Biting the corner of his lip, the boy cautiously probed, “Uncle, I went for a stroll in the courtyard in the morning and met an…aunt named Liu Yusheng.”

After saying the word “aunt”, the young master purposely focused on the man’s expression, trying to detect his emotions.

He turned a page, silent, quiet, expressionless.

He couldn’t tell if he heard him.
But at least he wasn’t told to shut up, nor was he punished.

The boy grew a little bolder, “Aunt Liu talked to me and told me a lot of things about her family. She said her family is in Xinghua Village, a beautiful village …”

In order to survive, the boy copied almost word for word what the woman had said, not missing a single pause.

After speaking, his mouth was dry. He poured a cup of water to moisten his throat, when the man spoke up.

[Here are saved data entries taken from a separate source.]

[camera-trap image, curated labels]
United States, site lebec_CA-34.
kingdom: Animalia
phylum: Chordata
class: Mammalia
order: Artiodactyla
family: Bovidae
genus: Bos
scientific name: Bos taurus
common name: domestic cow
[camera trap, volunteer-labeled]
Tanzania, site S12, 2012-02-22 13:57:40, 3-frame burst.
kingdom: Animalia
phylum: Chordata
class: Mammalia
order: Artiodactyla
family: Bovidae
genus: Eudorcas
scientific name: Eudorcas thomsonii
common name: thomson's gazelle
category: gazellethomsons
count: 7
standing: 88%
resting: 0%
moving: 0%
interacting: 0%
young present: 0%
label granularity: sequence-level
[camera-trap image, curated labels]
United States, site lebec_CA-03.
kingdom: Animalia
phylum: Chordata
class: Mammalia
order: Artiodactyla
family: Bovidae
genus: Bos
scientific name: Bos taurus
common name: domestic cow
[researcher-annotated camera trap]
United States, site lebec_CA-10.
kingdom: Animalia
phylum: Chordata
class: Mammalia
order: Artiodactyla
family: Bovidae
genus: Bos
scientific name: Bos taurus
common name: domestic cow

The voice was shallow and faint, without any fluctuations, “Go back to your room and copy the Analects of Confucius, Yan Hui’s Volume 6, a hundred times, and turn it first thing tomorrow.”

“…” The man raised his eyes, “Now.” The young man shooed down the glass of water that had been brought to his mouth.

The man raised his eyes, “Now.”

The boy shooed down the cup of water that was a hairbreadth away from his mouth and fled back into the house. He didn’t dare take a sip.

Wei Zi stood outside the door, looking steadily forward.

Before he went to the guest house to call the boy, Wei Bai once came to report, “When His Majesty passed by, Miss Liu, was resting. His Majesty watched through the window for a long time and said that she isn’t very beautiful, then Miss Liu woke up and gave him a cup of water…”

The emperor was punished, and he didn’t feel surprised at all. He could never escape.

In his bedroom, the young man who opened the copy of the Analects of Confucius, finally knew why he was still punished when read Yan Hui’s chapter on benevolence!

— Confucius said: See no evil, hear no evil, speak no evil, do no evil.

There was definitely something going on between his uncle and Aunt Liu! If he got it wrong, he would give up the
throne immediately!

He copied until dark with resentment, feeling that his wrist was about to be broken. The boy counted and wrote only forty times. He had to write a hundred times before he could go to bed in the middle of the night, and that was without eating, bathing or using the toilet.

The boy gritted his teeth and put down his brush, his desire to survive making him make a decision.

Knock, knock, knock – a soft knock sounded on the study door.

“Enter.”

The boy walked gently to the desk, looked at the man who was annotating some documents, and then said, “Uncle, Auntie Liu said that she will attend the convention tomorrow. I have never seen it before. I’d like Aunt Liu to take me there with her, can I?”